University Library Salzburg
The "Universitätsbibliothek Salzburg" or "Salzburg University Library" was founded in 1652 by the Benedictine monk Alphons Stadelmayer. He did so upon request of Prince Archbishop Paris Lodron, the founder of the university. Stadelmayer purchased a famous book collection by Christoph Besold, a German statesman from the period of the Thirty Years′ War. The collection contained many books from the library of Lucas Osiander the Younger, once chancellor of Tübingen University in today′s Germany. This collection served as the core of the university library.
This core was gradually extended; noteworthy benefactors of the university library include the Abbot Albert of St. Peter, Abbot Urban of the monastery of Admont and Dr. Johann Christoph Metzger. In 1768, the university library was greatly extended by inheriting the Kuchard-Scheck library; after this, the collection contained some 12,000 volumes.
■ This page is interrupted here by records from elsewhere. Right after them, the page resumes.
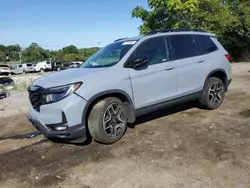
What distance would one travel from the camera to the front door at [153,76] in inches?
187

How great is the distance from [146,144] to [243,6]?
68.2 feet

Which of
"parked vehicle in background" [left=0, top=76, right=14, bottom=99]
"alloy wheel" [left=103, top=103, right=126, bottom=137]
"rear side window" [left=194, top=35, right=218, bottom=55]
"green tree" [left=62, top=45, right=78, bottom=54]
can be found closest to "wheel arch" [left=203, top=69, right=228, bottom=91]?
"rear side window" [left=194, top=35, right=218, bottom=55]

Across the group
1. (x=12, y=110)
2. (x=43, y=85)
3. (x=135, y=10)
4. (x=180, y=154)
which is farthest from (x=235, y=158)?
(x=135, y=10)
The court library of the Prince Archbishop had been founded by Prince Archbishop Max Gandolf von Kuenburg in 1672. It comprised of some 20,000 volumes and had been made available to scholars in 1772. This library was looted in 1801 by Bavarian and French troops who conquered Salzburg in the course of the Napoleonic Wars. The remains were merged with the University Library in 1807 upon orders by Emperor Francis I of Austria. Since the university was downgraded to a "Lyceum", its library was now to be called "Lycealbibliothek". Since the re-founding of Salzburg University in the 1960ies, it has been developed into a modern facility.
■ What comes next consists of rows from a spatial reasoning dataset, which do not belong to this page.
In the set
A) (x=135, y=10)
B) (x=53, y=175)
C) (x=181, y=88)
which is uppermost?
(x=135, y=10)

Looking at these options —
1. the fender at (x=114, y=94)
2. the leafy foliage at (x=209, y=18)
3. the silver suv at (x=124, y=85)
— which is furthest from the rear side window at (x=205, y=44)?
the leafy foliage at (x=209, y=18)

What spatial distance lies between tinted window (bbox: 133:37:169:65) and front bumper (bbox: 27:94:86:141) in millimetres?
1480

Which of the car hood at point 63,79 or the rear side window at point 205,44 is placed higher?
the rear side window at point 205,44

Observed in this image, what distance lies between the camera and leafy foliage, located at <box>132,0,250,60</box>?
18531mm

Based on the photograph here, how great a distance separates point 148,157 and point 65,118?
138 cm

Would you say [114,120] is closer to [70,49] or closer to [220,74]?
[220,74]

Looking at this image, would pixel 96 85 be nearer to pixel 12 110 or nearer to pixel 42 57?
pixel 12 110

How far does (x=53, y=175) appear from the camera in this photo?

Today′s Universitly Library contains a million volumes, includes 1,100 manuscripts, of which 375 are medieval and Baroque. They date back to the 8th century. The main site of the University Library is at the campus of the Old University (Alte Universität), just opposite the Festival Hall. In association with this main facility, there are approximately 20 department libraries.
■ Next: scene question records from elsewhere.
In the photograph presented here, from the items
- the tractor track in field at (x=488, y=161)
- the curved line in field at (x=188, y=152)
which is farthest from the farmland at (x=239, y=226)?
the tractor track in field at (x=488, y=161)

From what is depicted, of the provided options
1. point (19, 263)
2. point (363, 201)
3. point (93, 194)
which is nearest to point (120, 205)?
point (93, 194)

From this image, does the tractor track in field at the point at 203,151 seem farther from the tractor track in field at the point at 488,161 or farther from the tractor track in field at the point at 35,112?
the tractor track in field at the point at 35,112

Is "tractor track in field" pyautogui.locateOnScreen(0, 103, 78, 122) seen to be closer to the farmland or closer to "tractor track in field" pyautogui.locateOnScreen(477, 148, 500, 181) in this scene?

On contrast to university libraries in other countries, the Austrian ones are open to the use of the general public and free of charge; nevertheless, it is mainly used by students and faculty of Salzburg University. The books are not directly accessible, the catalogue has to be browsed manually and individual volumes are to be ordered at the entrance area. Expect a waiting time of about an hour between ordering a book and being able to collect it - you can order in advance online, though.